Quiet the Mind - How to Slow Down Your Hectic Life
We live in a hectic world which opens the door for unhealthy eating and lifestyle habits, lack of exercise, financial stresses, escalated work demands and information overload. This blocks the pathway to bliss and creates an internal stream of fear, stress, hurries, worries, and life land mines and negatively affect the mind. Given this, sometimes we catch ourselves mindlessly functioning on autopilot.
To tell you the truth, I cannot remember a time when my life wasn’t moving at Mach speed. But, I do recall a time when I felt like I was in a fog functioning on autopilot, unaware of what I was and wasn’t paying attention to. A foggy mind impairs judgment, memory and our ability to think clearly.
I can vividly recall, one day getting into my car, driving 22-miles to the office only to get out of the car and discover I left my shoes at home. That was an awakening. I begin the journey of practicing things that would dissipate the fog and quiet my mind. This is the first step to slowing down your hectic life.

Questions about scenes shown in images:
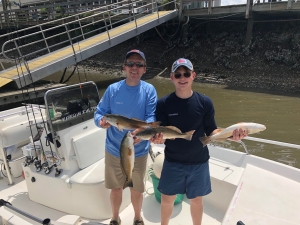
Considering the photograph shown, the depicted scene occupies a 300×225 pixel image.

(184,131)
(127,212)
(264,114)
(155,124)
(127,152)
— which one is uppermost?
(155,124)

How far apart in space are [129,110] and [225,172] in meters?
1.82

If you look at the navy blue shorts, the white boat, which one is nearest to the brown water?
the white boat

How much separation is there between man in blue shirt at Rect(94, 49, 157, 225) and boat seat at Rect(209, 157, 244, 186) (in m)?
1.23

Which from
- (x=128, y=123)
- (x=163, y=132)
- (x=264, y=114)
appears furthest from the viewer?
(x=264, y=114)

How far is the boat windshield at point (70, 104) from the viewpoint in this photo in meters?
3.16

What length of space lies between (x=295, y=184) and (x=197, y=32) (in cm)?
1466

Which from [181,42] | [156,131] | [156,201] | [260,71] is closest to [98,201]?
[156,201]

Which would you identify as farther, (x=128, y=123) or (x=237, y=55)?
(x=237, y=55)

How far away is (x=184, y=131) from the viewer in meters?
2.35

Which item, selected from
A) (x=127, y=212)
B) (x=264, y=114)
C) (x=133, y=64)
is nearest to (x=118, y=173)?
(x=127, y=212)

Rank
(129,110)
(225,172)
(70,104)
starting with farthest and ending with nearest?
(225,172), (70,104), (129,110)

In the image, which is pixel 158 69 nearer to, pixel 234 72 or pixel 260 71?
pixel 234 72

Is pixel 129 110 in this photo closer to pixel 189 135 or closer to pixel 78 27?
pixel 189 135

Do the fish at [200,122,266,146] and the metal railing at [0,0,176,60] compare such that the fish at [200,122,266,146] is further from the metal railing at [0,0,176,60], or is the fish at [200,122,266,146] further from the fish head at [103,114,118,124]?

**PROBLEM TO SOLVE**
Answer these from the piece on slowing down a hectic life:
(a) What does the piece say we sometimes catch ourselves doing?
(b) Which three things does a foggy mind impair?
(c) How many miles did the writer drive to the office before noticing something was left at home, and what was it?
The records aren't needed for anything here.

**SOLUTION FOR THIS TASK**
(a) Mindlessly functioning on autopilot.
(b) Judgment, memory, and our ability to think clearly.
(c) 22 miles; the writer's shoes.